Le Comité pour la Justice (Committee for Justice – CFJ) suit avec une profonde préoccupation la persistance des lenteurs judiciaires dans l’affaire de l’avocat et défenseur des droits de l’homme, Me Soufiane Ouali, ainsi que de ses co-accusés en Algérie. Le Comité a été officiellement informé du report de leur procès criminel à la session prévue entre mars et juin 2026, devant le tribunal criminel de Dar El Beïda (Alger).
CFJ considère que ce report réitéré n’est pas une simple mesure administrative, mais s’inscrit dans une procédure marquée, dès son origine, par de graves violations des garanties du procès équitable.
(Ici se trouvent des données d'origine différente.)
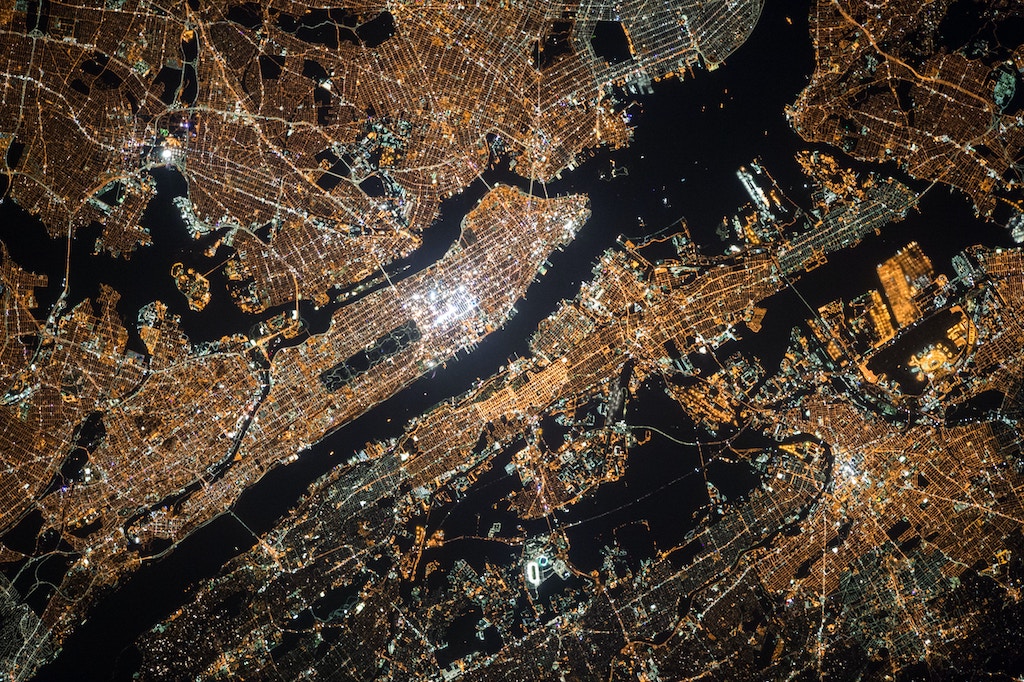 An image of Manhattan at night, shot from the atmosphere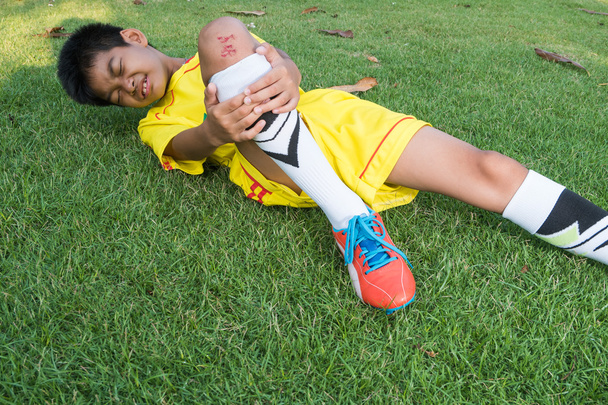 Γκρο πλαν αρσενικό ποδοσφαιριστή που πάσχουν από τραυματισμό στο γόνατο για να - Φωτογραφία, εικόνα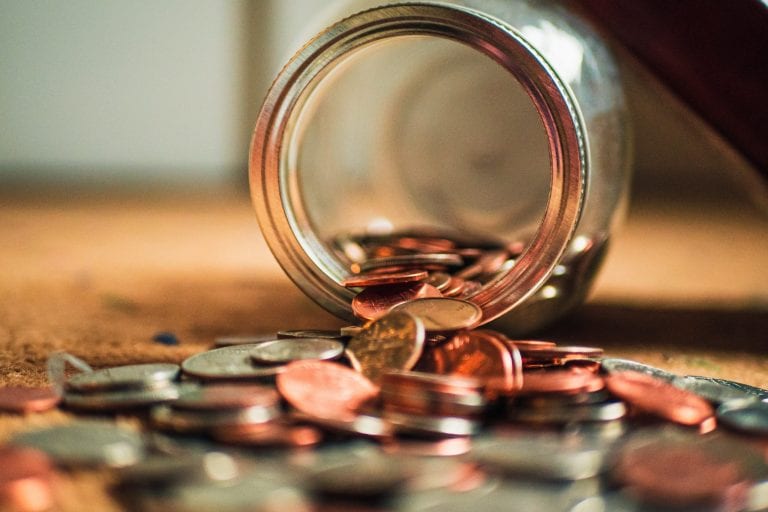 Money out of tipped over jar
Le Comité souligne que l’usage alarmant de la législation antiterroriste contre un avocat engagé dans la défense des prisonniers d’opinion et des droits humains constitue un précédent dangereux visant à intimider la défense et à saper l’indépendance du barreau.
Le Comité rappelle que Me Ouali a été arrêté dans des circonstances opaques, privé initialement de tout contact avec sa famille et ses avocats, ce qui place l’ensemble de la procédure sous le sceau d’un ciblage politique déguisé. En conséquence, le Comité pour la Justice (CFJ) appelle les autorités algériennes à cesser d’utiliser la détention prolongée et les procès à répétition comme outils de répression, et exige la libération immédiate de toutes les personnes poursuivies pour leurs activités pacifiques en faveur des droits de l’homme.